START Data supplied

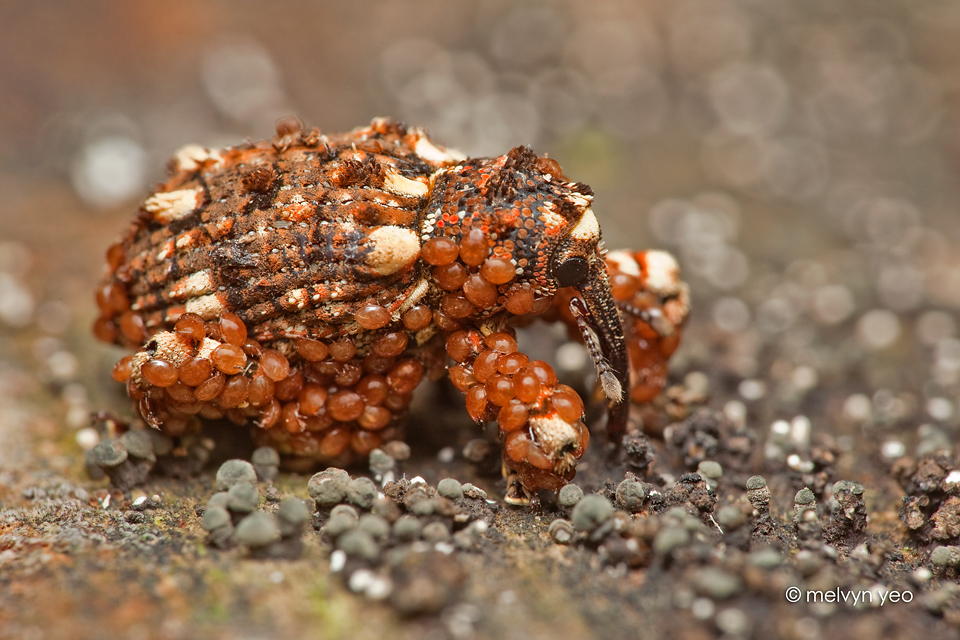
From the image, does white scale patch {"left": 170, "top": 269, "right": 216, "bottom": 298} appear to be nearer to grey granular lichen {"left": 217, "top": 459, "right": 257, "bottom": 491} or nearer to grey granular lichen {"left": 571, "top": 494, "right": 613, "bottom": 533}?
grey granular lichen {"left": 217, "top": 459, "right": 257, "bottom": 491}

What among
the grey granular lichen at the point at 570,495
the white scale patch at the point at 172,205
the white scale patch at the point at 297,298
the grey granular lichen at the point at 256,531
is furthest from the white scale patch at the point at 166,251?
the grey granular lichen at the point at 570,495

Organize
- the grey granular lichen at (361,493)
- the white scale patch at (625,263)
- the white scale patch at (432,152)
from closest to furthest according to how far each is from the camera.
Answer: the grey granular lichen at (361,493), the white scale patch at (432,152), the white scale patch at (625,263)

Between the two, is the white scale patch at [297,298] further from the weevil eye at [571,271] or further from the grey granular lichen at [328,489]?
the weevil eye at [571,271]

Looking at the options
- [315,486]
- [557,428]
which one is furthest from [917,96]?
[315,486]

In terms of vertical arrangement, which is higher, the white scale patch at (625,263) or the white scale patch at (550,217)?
the white scale patch at (625,263)

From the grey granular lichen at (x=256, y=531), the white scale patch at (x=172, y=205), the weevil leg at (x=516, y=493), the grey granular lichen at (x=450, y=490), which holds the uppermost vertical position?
the white scale patch at (x=172, y=205)

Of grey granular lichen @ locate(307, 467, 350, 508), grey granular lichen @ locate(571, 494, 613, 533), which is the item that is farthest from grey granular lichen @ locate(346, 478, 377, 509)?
grey granular lichen @ locate(571, 494, 613, 533)

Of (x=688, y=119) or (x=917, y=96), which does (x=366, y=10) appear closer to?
(x=688, y=119)
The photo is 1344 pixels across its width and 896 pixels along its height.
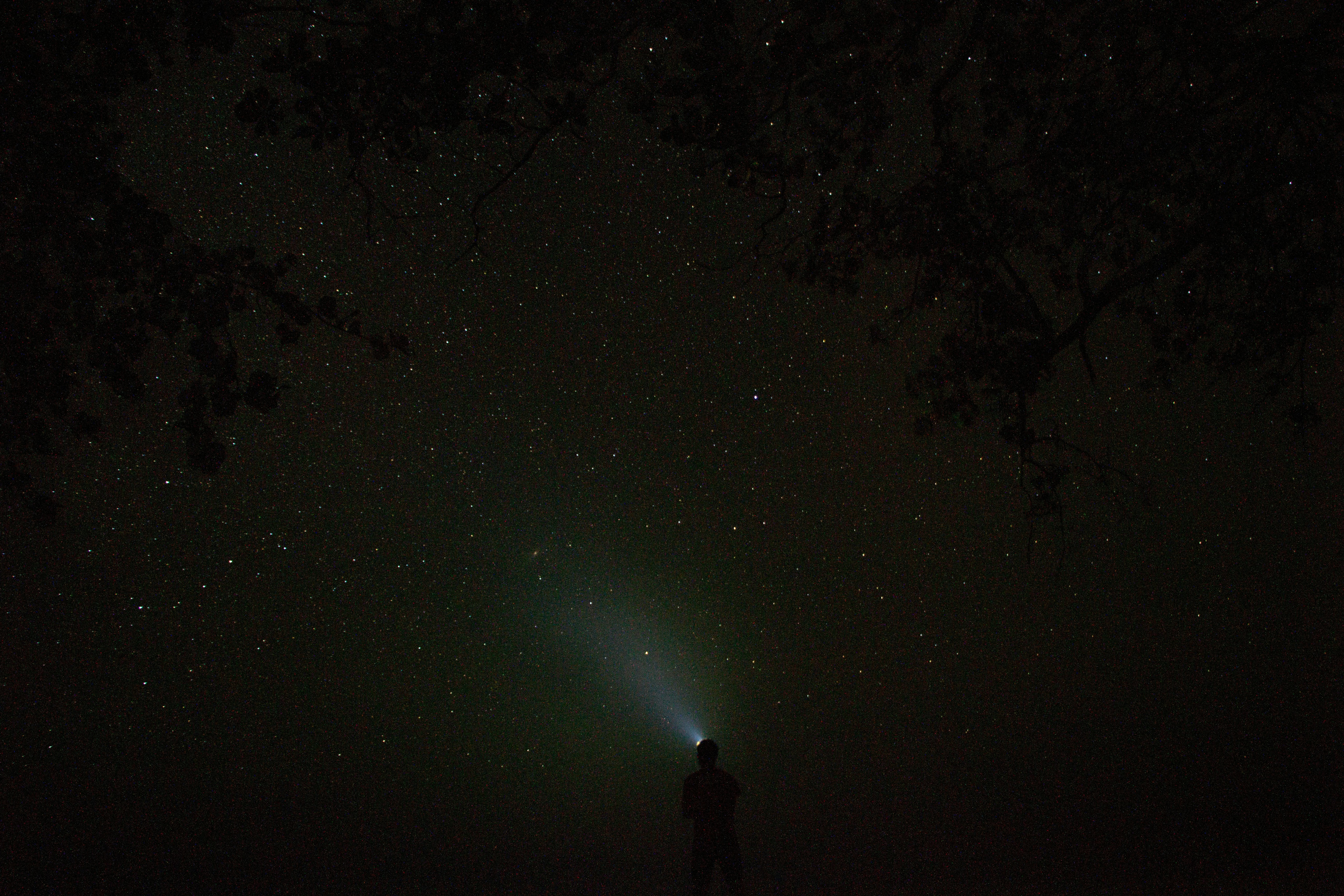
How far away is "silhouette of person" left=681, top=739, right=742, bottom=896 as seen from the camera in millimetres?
4828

END Data supplied

Please convert the items from the line containing "Of grey granular" through the end of the items, inclusive, into a two-column CSV with the headers text and answer. Write one row per item, quote each field, replace line breaks with spaces, and leave the pictures out.

- **Reply**:
text,answer
"Of grey granular lichen @ locate(307, 467, 350, 508), grey granular lichen @ locate(571, 494, 613, 533), which is the item that is farthest from grey granular lichen @ locate(346, 478, 377, 509)?","grey granular lichen @ locate(571, 494, 613, 533)"
"Of (x=688, y=119) or (x=917, y=96), which does (x=366, y=10) appear closer to?","(x=688, y=119)"
"The photo is 1344 pixels across its width and 896 pixels along its height. How far away is ""silhouette of person"" left=681, top=739, right=742, bottom=896 as seen from the camera in millimetres?","4828"